Die Gemeinde Ettal kennt man durch das gleichnamige Kloster, und der Ortsteil Graswang mit 250 Einwohnern duelliert sich schon länger mit der Telekom.
Es gab Verhandlungen und Gespräche und jetzt erfuhren die Graswanger per schlichter E-Mail der Telekom, dass das Problem gelöst sei, aber anders als gedacht. Das berichtet die dortige Lokalzeitung Merkur
Gemeinderat kalt erwischt
Das Graswangtal bei Ettal in Bayern. Hier gibt noch echte Braunbären, aber wenig Mobilfunk
Foto: Angelika Warmuth/dpa/Picture Alliance
Die kurze E-Mail der Telekom muss bei der Gemeinderatssitzung wie eine Bombe eingeschlagen haben. Die Deutsche Funkturm GmbH (DFMG), die Sendemast-Tochter der Telekom, wird einen Mobilfunkmast im Ettaler Forst bauen, im sogenannten "gemeindefreien" Gebiet.
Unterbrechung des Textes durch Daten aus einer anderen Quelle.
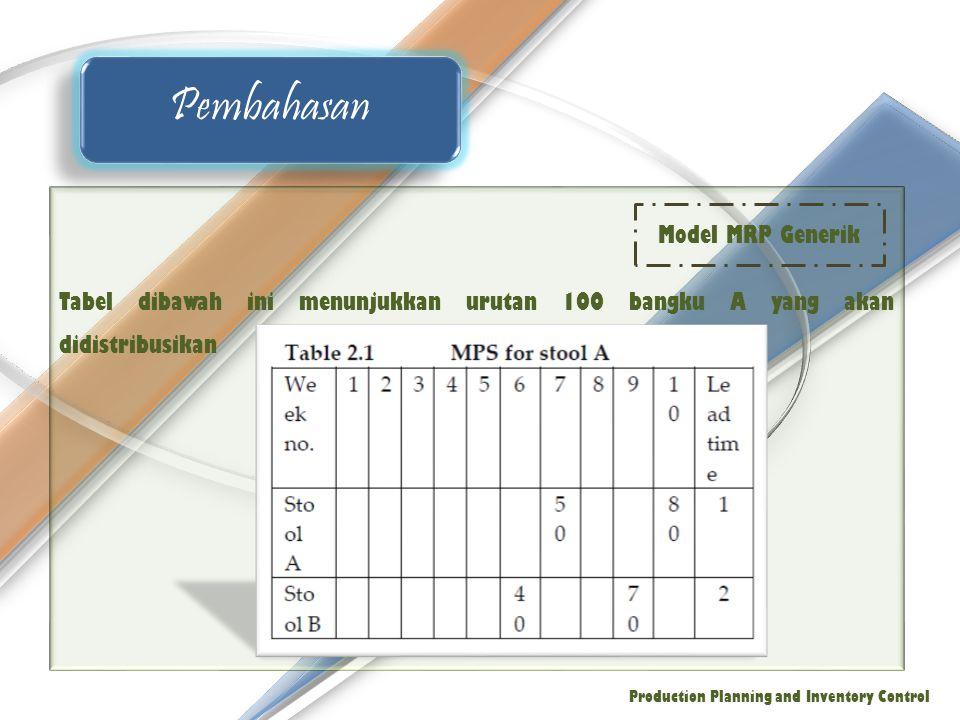 Tabel dibawah ini menunjukkan urutan 100 bangku A yang akan didistribusikan Pembahasan Production Planning and Inventory Control Model MRP Generik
Damit sind alle Auseinandersetzungen mit der Gemeinde vom Tisch, weil das Flurstück mit der Grundbuch-Nummer 114 nicht der Gemeinde Ettal gehört und auch nicht einmal direkt angrenzt. Punkt.
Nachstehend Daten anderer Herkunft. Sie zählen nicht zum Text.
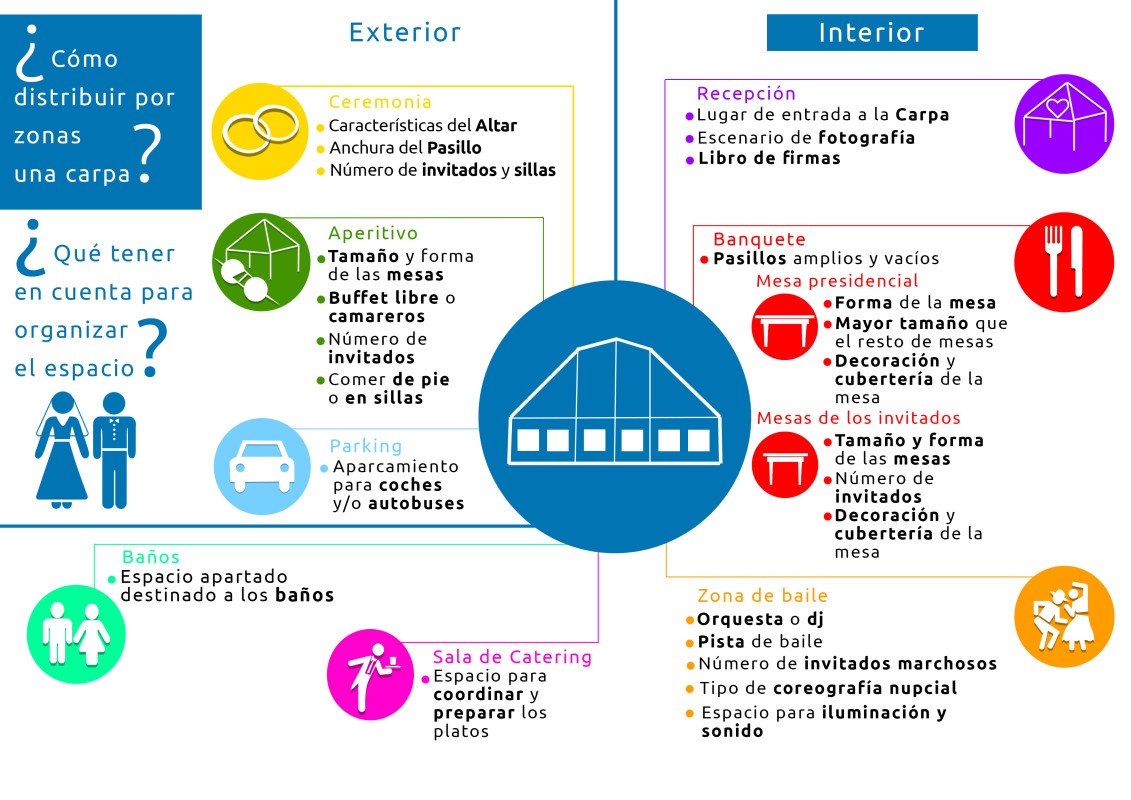 infografiacastella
Und DFMG ist schon weit vorangeschritten. Eine funkrechtliche Genehmigung der Bundesnetzagentur liegt vor. Der Mast soll 37,5 Meter hoch werden und auf einer Lichtung südlich der "Schattenwald-Diensthütte" stehen.
Das Bauamt des Landkreises prüft bereits seit dem 2. April 2020. Einen gültigen Mietvertrag gibt es auch schon. Im Dorf sind sie immer noch dagegen, aber rechtlich scheint es keine Handhabe mehr zu geben.
Ursprünglich geplant: Rauhbichel
Eigentlich wollte die Telekom auf dem Berg Rauhbichel bei Graswang bauen. Da aber 85 Prozent der Ettaler Bürger in einer Umfrage vor einem Jahr dagegen gestimmt hatten, hatte sich die Telekom in aller Stille nach Alternativen umgesehen.
Fündig wurde sie im Ettaler Forst, nahe dem weltberühmten Schloss Linderhof des Sonnenkönig Ludwig II. Das ist sogenanntes "gemeindefreies Gebiet". In ganz Deutschland soll es nur solcher 207 Flächen geben, die keiner Kommune zugerechnet sind. Ein Teil des Unterammergauer Forsts gehört dazu und die meisten dieser Flächen besitzt der (Frei)Staat, verwaltet vom Landkreis. Im Jahre 1864 soll der Bereich abgetrennt worden sein, weil König Max von Bayern bei der Jagd nicht gestört werden wollte. Und 156 Jahre später geht es der Telekom ähnlich.
Da die Graswanger keine unmittelbaren Grundstücksnachbarn sind, bekommen sie keine Akteneinsicht, erfuhren aber "auf dem kleinen Dienstweg", dass dieser Standort sämtliche Abstandsregeln berücksichtigt und mehr als die geforderten 50 Meter von der Gemeindegrenze entfernt liegt.
Nichts zu machen
Obwohl verwaltungsrechtlich wenig Möglichkeiten bestehen, will Ettal weiter gegen den Masten "kämpfen". Die neue Bürgermeisterin und der Gemeinderat wollen sich an die untere Naturschutzbehörde wenden.
Das Landratsamt wird sich die Pläne wohl sehr genau anschauen, weil der Mast fast 40 Meter hoch werden soll. Da geht es um Brandschutz und Standsicherheit. Der Mast soll in einem Naturschutz-, FFH- und Vogelschutzgebiet liegen. Da wird es Verträglichkeitsstudien, eine artenschutzrechtliche Prüfung und einen landschaftspflegerischen Begleitplan geben müssen. Dann muss noch die Regierung von Oberbayern dem Bau zustimmen. Das kann noch dauern.
Die Gemeinde wird darüber wohl nicht mehr informiert, sondern merkt es, wenn die Bürger auf ihren Handys endlich besseres Netz haben. Vielleicht machen sie dann ihren Frieden mit der Technik.